3. Maxim is aware that the sale of the Securities has not been registered under the Securities Exchange Act of 1934 (Act), and it is intended that the offer and sale of such Securities shall not be required to be registered under the Act by virtue of the exemption afforded by Section 4(2) thereof, including, without limitation, Regulation D. Maxim will only solicit subscriptions for the Securities from accredited investors (as that term is defined in Regulation D). Maxim represents and warrants that offers and sales of the Securities shall be made to investors residing in states in which Maxim or the Company informs the Lead Placement Agent that the Company has satisfied Blue Sky. Maxim agrees not to solicit subscriptions in these states or any other states without first obtaining approval and Blue Sky exemption clearance from the Companys counsel.
4. Maxim represents that it is a member in good standing of the Financial Industry Regulatory Authority, Inc. (FINRA) and is registered as a broker-dealer with the Securities Exchange Commission (SEC). Maxim agrees that it is familiar with the laws and rules governing FINRA members and agrees that they will not directly and/or indirectly violate any provisions of applicable law in connection with its participation in the distribution of Securities.
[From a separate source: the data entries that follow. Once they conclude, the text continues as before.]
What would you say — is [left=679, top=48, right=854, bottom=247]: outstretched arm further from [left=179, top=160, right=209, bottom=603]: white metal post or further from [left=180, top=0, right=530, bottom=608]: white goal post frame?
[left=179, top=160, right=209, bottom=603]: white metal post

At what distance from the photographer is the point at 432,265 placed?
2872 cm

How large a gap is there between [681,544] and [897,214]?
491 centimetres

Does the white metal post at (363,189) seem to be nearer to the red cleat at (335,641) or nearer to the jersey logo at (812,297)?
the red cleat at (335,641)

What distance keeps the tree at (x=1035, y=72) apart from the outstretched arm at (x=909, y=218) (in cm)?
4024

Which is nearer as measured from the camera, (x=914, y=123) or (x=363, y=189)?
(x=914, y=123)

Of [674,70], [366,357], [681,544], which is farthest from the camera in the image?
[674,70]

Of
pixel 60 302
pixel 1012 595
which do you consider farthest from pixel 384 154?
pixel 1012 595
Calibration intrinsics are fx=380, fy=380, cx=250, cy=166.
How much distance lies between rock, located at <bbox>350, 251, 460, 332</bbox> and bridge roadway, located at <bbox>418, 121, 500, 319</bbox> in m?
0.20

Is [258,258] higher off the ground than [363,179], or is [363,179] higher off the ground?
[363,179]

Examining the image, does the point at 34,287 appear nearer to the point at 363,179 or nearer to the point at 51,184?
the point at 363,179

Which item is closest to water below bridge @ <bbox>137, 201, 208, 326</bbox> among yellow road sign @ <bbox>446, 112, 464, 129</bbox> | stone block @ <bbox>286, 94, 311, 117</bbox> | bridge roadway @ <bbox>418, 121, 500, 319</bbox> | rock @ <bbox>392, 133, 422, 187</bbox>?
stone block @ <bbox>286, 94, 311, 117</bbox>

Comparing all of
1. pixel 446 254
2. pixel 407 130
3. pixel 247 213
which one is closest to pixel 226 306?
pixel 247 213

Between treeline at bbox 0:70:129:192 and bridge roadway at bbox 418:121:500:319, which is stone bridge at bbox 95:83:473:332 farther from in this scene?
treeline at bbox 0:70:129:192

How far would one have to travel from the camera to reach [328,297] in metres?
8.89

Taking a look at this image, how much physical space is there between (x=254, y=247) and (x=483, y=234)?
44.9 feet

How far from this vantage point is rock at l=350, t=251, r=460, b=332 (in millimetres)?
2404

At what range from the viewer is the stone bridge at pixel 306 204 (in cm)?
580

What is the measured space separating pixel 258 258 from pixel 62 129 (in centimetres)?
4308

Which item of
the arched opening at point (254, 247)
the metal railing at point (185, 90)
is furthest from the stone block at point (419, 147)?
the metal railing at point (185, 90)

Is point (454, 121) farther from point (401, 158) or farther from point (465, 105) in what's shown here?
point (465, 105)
5. Miscellaneous. This Appointment shall be governed by laws of the State of New York. The Company and Maxim agree that any dispute concerning the Appointment shall be resolved through binding arbitration before FINRA pursuant to its arbitration rules. Any arbitration award shall be final and binding upon the Company and Maxim, and judgment on the award may be entered in any court having jurisdiction. This Appointment constitutes the entire agreement between the parties and supersedes and cancels any and all prior or contemporaneous arrangements, understandings and agreements, written or oral, between them relating to the subject matter hereof. This Appointment may be executed in counterparts, each of which shall constitute an original and all of which together shall be deemed a single document. Signature pages to this Appointment delivered by facsimile or other electronic transmission shall be valid and effective for all purposes.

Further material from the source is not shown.